Resolution:Your keytab’s principal name doesn’t match the value on the ticket server. Check the principal name for your user.

Web V2 connector OAuth access token configuration

The Web V2 connector v1.4.0 added the ability to authenticate using OAuth.

Example with PingFederate

This example uses Client Credentials Grant Type and a basic configuration.
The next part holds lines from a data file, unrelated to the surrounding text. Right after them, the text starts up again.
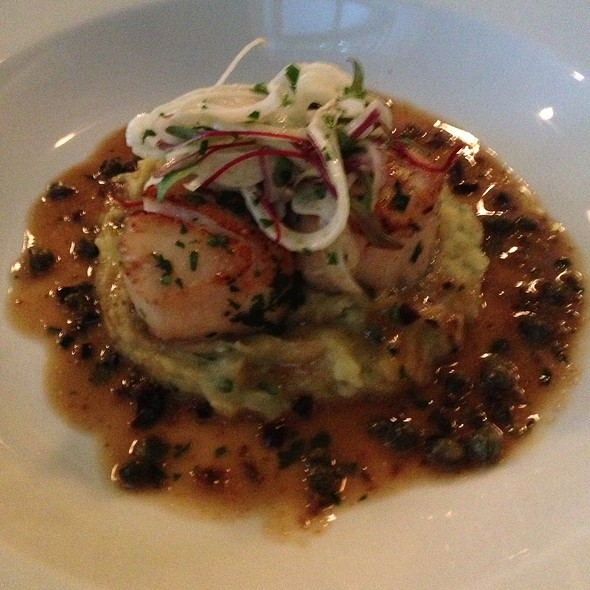 Pan Roasted Day Boat Scallops With Artchoke And Yukon Puree - Bistro 7, Philadelphia, PA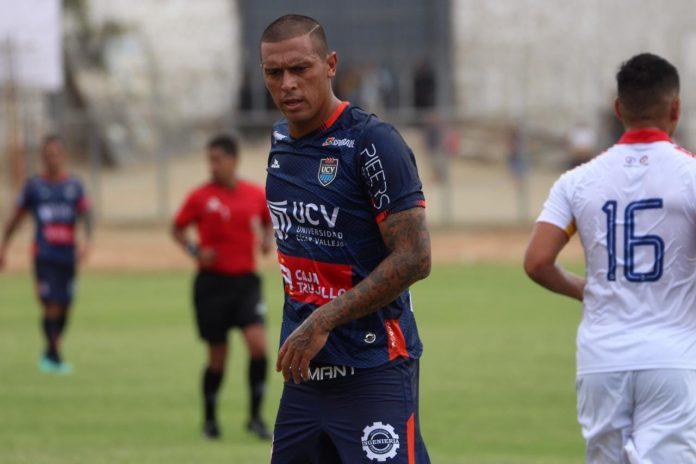 Víctor Aquino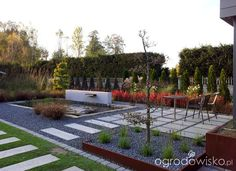 Modern garden with a strong grid arrangement designed with various materials. Small Garden Landscape Design, Contemporary Garden Design, Contemporary Landscape, Backyard, Patio, Garden Styles, Garden Art, Garden Landscaping, Bristol
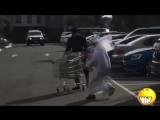 Араб с сумкой жжет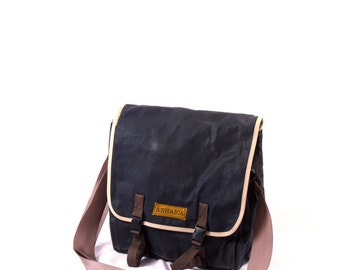 Commuter Pannier, waxed canvas bicycle bag -- blue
Create new app in PingIdentity.
Edit the app configuration:
1. Check Client Credentials Grant Type.
2. Set Token Endpoint Authentication Method to Client Secret Post.
Enable the app by clicking on the toggle button to the right of the app name.
Go to the Configuration tab and click Get Access Token. At this point it will probably show an error about scope. Fix it by adding a scope, such as testScope.
Click the Get Access Token button again under the Configuration tab. It should generate and display your access token.
Go to the Configuration tab and click URLs. Copy the Token Endpoint URL for further use.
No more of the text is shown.